TEXT PASSAGE:
··········

Reputation: 451
I have the following clusters with overlapping EC2 instances, for example: Yarn cluster and Memcached cluster are using same instances 2, 3, 4; furthermore, each instance has different RAM, CPU, Core sizes, will this potentially courses problem? or the clusters can do the balance by themselves? Thank you!
Spark cluster: EC2 instances 2, 3, 5
Yarn cluster: EC2 instances 1, 2, 3, 4, 5
Memcached database cluster: EC2 instances 2, 3, 4, 6
instance 1: 512GB RAM, 2 vCPU, 2 cores
instance 2: 1TB RAM, 8 vCPU, 4 cores
instance 3: 2TB RAM, 6 vCPU, 6 cores
instance 4: 256GB RAM, 2 vCPU, 2 cores
instance 5: 2TB RAM, 16 vCPU, 4 cores
instance 6: 4TB RAM, 4 vCPU, 8 cores
Upvotes: 2
Views: 73
Reputation: 841
Clusters are not aware of this sharing; you need to configure resource allocations per host to avoid over-commitments.

··········

EXERCISE DATA:
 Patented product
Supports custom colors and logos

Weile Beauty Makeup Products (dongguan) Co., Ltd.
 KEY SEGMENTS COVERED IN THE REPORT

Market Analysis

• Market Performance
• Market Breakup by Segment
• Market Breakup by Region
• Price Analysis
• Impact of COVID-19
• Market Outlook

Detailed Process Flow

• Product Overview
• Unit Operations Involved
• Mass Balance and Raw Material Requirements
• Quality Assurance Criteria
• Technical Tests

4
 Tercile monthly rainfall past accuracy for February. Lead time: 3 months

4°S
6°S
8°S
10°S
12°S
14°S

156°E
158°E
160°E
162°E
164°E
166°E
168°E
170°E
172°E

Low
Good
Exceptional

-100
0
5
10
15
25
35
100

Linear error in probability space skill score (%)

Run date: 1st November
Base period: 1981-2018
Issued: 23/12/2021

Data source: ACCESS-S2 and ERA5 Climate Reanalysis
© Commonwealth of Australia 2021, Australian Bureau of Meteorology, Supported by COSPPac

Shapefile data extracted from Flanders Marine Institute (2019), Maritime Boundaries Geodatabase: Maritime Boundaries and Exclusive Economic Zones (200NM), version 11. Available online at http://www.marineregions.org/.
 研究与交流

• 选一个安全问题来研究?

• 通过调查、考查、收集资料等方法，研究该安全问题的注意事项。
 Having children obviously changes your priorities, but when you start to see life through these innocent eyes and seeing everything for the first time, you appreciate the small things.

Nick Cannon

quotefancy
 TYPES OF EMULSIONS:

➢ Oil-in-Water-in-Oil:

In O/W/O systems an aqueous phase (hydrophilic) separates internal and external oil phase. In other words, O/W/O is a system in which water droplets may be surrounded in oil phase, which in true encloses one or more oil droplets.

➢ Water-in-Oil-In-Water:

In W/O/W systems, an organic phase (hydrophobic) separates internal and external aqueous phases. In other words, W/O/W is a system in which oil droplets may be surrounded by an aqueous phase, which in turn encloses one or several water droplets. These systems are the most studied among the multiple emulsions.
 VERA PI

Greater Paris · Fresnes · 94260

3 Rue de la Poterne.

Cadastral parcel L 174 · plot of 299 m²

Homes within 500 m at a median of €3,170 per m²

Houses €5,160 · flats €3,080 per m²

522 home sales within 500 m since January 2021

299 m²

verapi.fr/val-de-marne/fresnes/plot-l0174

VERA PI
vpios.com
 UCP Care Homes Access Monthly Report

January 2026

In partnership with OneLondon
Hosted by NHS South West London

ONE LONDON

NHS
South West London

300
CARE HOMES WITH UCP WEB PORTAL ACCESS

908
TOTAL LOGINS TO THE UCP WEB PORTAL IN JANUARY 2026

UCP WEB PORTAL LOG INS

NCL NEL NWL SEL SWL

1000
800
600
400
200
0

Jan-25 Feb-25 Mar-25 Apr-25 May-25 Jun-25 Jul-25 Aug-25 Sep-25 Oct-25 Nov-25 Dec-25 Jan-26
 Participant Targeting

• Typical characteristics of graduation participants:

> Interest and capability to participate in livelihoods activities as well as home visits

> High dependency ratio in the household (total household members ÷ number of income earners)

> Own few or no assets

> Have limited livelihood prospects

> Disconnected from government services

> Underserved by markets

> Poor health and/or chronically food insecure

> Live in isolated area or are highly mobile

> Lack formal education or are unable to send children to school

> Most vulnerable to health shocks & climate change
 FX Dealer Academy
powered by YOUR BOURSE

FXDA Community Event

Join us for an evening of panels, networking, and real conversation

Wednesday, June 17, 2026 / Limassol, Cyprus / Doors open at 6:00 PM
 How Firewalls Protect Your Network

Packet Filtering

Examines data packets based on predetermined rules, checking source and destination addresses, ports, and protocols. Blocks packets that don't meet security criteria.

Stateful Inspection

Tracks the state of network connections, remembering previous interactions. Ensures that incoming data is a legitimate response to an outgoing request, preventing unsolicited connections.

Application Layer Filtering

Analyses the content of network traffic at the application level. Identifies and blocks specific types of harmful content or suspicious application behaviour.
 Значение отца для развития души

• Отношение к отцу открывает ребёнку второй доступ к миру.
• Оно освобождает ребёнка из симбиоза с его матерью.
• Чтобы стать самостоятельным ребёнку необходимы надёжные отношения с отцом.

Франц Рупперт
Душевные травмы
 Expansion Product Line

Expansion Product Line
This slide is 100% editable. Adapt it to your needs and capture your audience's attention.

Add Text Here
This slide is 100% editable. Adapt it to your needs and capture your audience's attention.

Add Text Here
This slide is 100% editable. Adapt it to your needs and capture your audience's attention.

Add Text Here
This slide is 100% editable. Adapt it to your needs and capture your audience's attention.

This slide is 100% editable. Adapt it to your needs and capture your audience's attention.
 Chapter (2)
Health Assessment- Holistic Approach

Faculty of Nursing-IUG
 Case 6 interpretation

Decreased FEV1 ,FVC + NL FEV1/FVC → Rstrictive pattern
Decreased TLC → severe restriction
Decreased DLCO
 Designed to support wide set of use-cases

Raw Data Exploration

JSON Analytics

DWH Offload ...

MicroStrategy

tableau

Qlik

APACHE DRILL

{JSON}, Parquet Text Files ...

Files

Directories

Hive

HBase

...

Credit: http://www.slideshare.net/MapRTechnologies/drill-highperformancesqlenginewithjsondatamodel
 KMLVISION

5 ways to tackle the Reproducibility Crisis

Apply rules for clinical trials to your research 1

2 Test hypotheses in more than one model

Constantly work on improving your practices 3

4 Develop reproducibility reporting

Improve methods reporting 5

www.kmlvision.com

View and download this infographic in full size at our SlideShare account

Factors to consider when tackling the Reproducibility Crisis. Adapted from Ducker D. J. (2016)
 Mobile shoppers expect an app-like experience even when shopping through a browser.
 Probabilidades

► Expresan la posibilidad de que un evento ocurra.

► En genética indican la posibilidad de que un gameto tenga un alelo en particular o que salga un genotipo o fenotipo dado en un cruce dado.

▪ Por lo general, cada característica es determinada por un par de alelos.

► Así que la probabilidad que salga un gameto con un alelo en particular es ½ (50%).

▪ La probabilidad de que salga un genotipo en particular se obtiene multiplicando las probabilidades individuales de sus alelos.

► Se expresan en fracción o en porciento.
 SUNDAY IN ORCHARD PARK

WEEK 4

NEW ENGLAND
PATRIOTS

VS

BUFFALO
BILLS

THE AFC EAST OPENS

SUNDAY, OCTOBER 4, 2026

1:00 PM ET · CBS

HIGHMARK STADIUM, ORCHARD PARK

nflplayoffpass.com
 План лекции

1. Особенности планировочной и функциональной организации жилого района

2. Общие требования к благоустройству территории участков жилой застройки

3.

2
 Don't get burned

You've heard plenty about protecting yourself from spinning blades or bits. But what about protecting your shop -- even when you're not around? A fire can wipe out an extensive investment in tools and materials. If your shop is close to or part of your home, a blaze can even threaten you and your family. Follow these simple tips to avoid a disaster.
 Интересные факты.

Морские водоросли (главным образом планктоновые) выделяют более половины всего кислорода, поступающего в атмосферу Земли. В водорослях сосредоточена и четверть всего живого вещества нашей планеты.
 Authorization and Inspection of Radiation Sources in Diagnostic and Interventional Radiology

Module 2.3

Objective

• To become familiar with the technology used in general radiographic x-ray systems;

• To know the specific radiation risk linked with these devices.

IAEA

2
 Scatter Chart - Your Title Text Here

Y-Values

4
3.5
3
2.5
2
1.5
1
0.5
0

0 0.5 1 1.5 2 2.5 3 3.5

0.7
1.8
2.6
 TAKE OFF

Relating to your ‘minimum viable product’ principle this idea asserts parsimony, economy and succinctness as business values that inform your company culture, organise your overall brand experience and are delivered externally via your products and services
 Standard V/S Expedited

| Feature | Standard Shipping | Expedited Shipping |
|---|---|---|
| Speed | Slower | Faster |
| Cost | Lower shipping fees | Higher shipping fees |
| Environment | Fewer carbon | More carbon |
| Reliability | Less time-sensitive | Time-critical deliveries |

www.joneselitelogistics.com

··········

YOUR GOAL:
Repeat the part of the thread on clusters sharing EC2 instances between "Reputation: 451" and "themselves? Thank you!", inclusive, word for word. The listing has no connection to the forum thread on shared EC2 instances.

SOLUTION TO THE PROBLEM:
Reputation: 451
I have the following clusters with overlapping EC2 instances, for example: Yarn cluster and Memcached cluster are using same instances 2, 3, 4; furthermore, each instance has different RAM, CPU, Core sizes, will this potentially courses problem? or the clusters can do the balance by themselves? Thank you!